She writes in her exhibition statement, “It’s something of a badge of honor to have patches and threadbare jeans as a reminder that you’ve been in it for the long haul. I retired my first pair of paint jeans when they were no longer wearable. They had a second life as studio rags, and eventually, to prove how tough and unsentimental I was, I let them go completely.” Tough. Unsentimental. You get that from Hackett, and that’s why it’s such a pleasure to look through her eyes.

As a painter and videographer, she brings to light how artistic practices relate to familiar, everyday objects, demystifying the capital-A artist. In a 2014 solo show called “Crazy Eyes” at David Lusk Gallery in Nashville, Hackett showed artifacts of her daily life in oil paintings of her studio and home: the view from her studio window, foregrounded with personal effects; a flashlight and mirror hanging in the garage; a drawer holding bars of hotel soap and sundry items. These are so well composed that you’d think she carefully arranged the elements, as one would for a still life. But she didn’t. She painted her intimate, visual world just as it lay before her each morning, and we get a sense of the way she frames her world. The effect is a feeling of stopped time, of the artist listening in on the situation of the chair and teapot, or the flashlight and mirror.
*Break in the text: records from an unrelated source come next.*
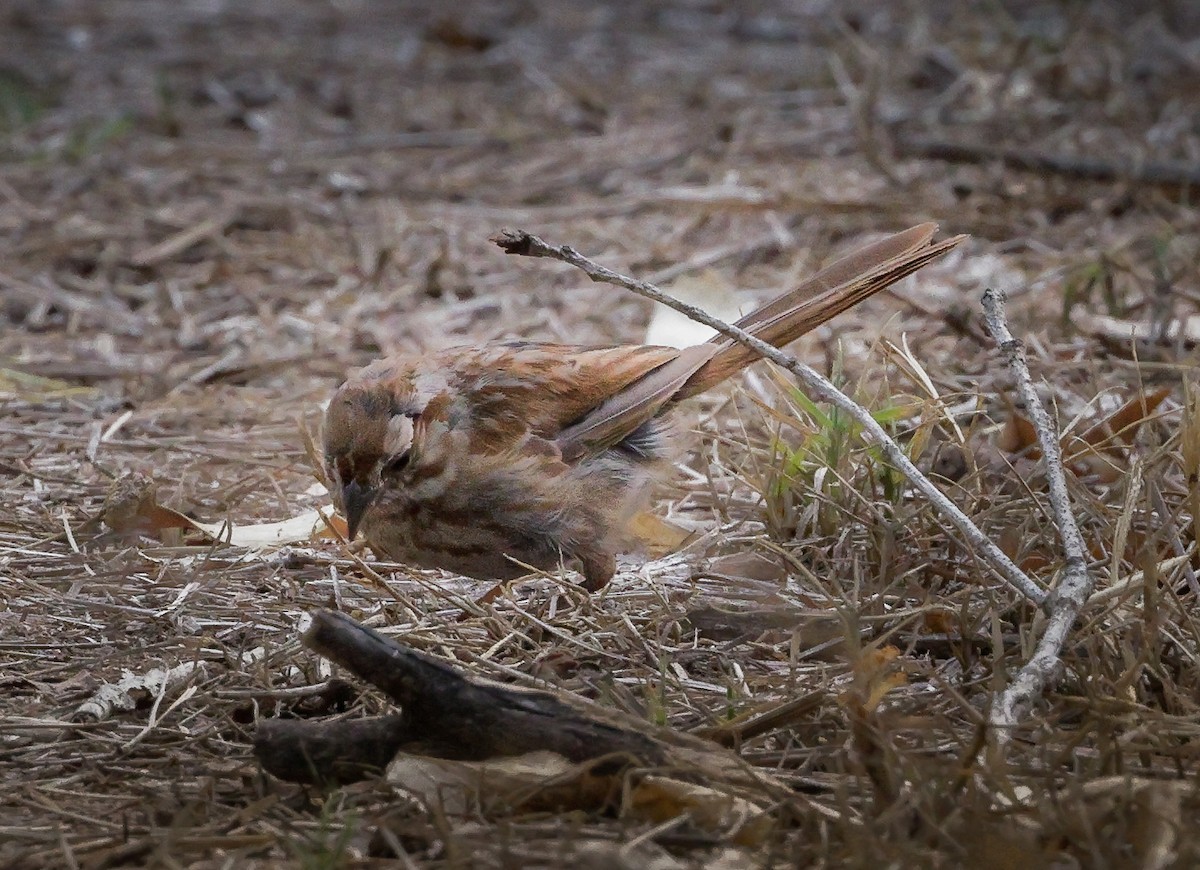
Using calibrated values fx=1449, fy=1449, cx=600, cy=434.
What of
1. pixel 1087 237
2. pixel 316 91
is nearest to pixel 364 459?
pixel 1087 237

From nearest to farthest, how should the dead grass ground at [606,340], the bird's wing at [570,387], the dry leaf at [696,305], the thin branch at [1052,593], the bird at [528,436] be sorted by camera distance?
the dead grass ground at [606,340] < the thin branch at [1052,593] < the bird at [528,436] < the bird's wing at [570,387] < the dry leaf at [696,305]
It’s diaristic, but universal.

Much like this series of paintings, her videos record everyday affairs: she scrapes wallpaper from the dining room in her family home, finishes a grilled cheese sandwich, plays a game of chess alone in her studio. They are short, observational bursts of edited footage showing the artist as she maintains her life, in all of its aspects. Hackett’s blog Process, which dates back to 2005, works in much same way. As the title suggests, she blogs about her work, but her process is just as much about living — books she’s reading, thoughts she’s having, and the little surprises of daily life.
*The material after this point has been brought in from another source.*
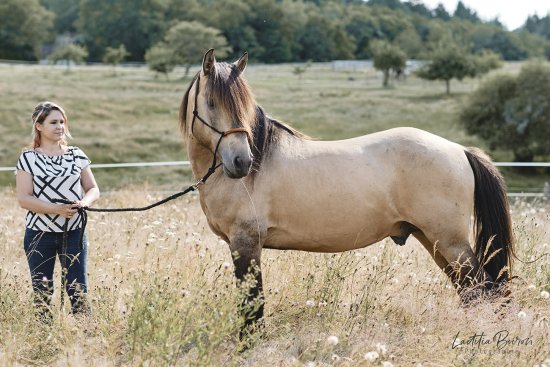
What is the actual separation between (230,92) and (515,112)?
42275 millimetres

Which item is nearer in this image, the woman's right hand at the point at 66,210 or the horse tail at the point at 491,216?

Throughout her work, she looks for the places where the processes of art-making and living overlap — the physical spaces and the emotional ones. Since Hackett’s studio is also her home, she herself is mirrored in her personal effects. We are reminded that laboring in a place for an extended period of time changes the place. The Repair Project brings the labor of art making to bear on our understanding of the artist. She’s been preparing for the project for months, amassing a mend pile from friends and neighbors. The project asks us to question the use-value of a garment that’s been worn so well that it needs mending. In turn, we consider the value of the person doing the mending, in this case, the artist.

It’s a twin inquiry into artist’s labor and women’s work, with a critique on consumerism to boot. The beauty of Hackett’s paintings is that they appear effortless, so we fail to realize the intense physical labor of her art making. Because her paintings and video are about the home, we are reminded of other unseen labor: the unpaid, undervalued domestic work usually completed by women. Like domestic work, mending is supposed to go unseen. Instead, Hackett accentuates the imperfections in the clothes, drawing attention to the task itself in a way that asks us to consider the life of the object. It is so easy to throw away a garment and get another on the sale rack. But through mending, we honor the garment, the hands that made it, and the labor we enacted to purchase it, and we’re better stewards to our environment.

Hackett’s somewhat threadbare work clothes are evidence of her labor, and her unique mends acknowledge the original labor of the garments’ creation. The delight of “The Repair Project” is in realizing that Hackett’s life is a practice in itself. And why can’t ours be as well?